(Data on spatial relations)
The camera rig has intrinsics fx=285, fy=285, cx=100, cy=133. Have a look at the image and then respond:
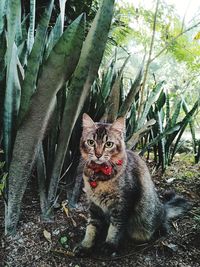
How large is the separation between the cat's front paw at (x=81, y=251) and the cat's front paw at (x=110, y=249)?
7 centimetres

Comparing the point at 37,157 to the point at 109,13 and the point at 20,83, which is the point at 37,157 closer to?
the point at 20,83

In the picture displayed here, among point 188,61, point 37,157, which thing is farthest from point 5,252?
point 188,61

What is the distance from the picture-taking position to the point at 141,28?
339 centimetres

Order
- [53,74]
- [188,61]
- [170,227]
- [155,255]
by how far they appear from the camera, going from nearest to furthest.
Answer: [53,74]
[155,255]
[170,227]
[188,61]

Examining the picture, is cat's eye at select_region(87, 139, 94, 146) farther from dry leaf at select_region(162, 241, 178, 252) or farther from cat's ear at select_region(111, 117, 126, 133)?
dry leaf at select_region(162, 241, 178, 252)

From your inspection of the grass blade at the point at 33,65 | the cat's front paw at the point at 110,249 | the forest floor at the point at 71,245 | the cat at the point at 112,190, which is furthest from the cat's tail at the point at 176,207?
the grass blade at the point at 33,65

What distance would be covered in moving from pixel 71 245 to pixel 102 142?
1.58 feet

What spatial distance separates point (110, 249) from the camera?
1.27 m

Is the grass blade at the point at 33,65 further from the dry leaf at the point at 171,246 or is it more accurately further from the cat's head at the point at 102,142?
the dry leaf at the point at 171,246

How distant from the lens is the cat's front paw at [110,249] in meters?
1.25

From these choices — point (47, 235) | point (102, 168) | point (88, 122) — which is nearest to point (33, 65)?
point (88, 122)

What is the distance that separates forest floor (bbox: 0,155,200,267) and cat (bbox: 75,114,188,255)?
6cm

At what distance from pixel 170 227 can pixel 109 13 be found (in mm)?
1097

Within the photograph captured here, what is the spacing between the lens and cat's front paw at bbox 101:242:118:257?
1.25m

Job: Write every line of the items above as a JSON list of strings, one string per line, leaving out blank lines and the picture lines.

Exercise response:
[
  "The camera rig has intrinsics fx=285, fy=285, cx=100, cy=133. Have a look at the image and then respond:",
  "How large is the separation between the cat's front paw at (x=81, y=251) and the cat's front paw at (x=110, y=249)?",
  "7 centimetres",
  "Comparing the point at 37,157 to the point at 109,13 and the point at 20,83, which is the point at 37,157 closer to?",
  "the point at 20,83",
  "In the picture displayed here, among point 188,61, point 37,157, which thing is farthest from point 5,252?",
  "point 188,61",
  "What is the distance from the picture-taking position to the point at 141,28?",
  "339 centimetres",
  "Order",
  "- [53,74]",
  "- [188,61]",
  "- [170,227]",
  "- [155,255]",
  "by how far they appear from the camera, going from nearest to furthest.",
  "Answer: [53,74]",
  "[155,255]",
  "[170,227]",
  "[188,61]",
  "Examining the picture, is cat's eye at select_region(87, 139, 94, 146) farther from dry leaf at select_region(162, 241, 178, 252) or farther from cat's ear at select_region(111, 117, 126, 133)?",
  "dry leaf at select_region(162, 241, 178, 252)",
  "From your inspection of the grass blade at the point at 33,65 | the cat's front paw at the point at 110,249 | the forest floor at the point at 71,245 | the cat at the point at 112,190, which is furthest from the cat's tail at the point at 176,207?",
  "the grass blade at the point at 33,65",
  "What distance would be covered in moving from pixel 71 245 to pixel 102 142?",
  "1.58 feet",
  "What spatial distance separates point (110, 249) from the camera?",
  "1.27 m",
  "Is the grass blade at the point at 33,65 further from the dry leaf at the point at 171,246 or is it more accurately further from the cat's head at the point at 102,142?",
  "the dry leaf at the point at 171,246",
  "How distant from the lens is the cat's front paw at [110,249] in meters?",
  "1.25",
  "From these choices — point (47, 235) | point (102, 168) | point (88, 122) — which is nearest to point (33, 65)?",
  "point (88, 122)",
  "What is the distance that separates forest floor (bbox: 0,155,200,267) and cat (bbox: 75,114,188,255)?",
  "6cm",
  "At what distance from pixel 170 227 can pixel 109 13 be found (in mm)?",
  "1097",
  "Within the photograph captured here, what is the spacing between the lens and cat's front paw at bbox 101:242:118:257?",
  "1.25m"
]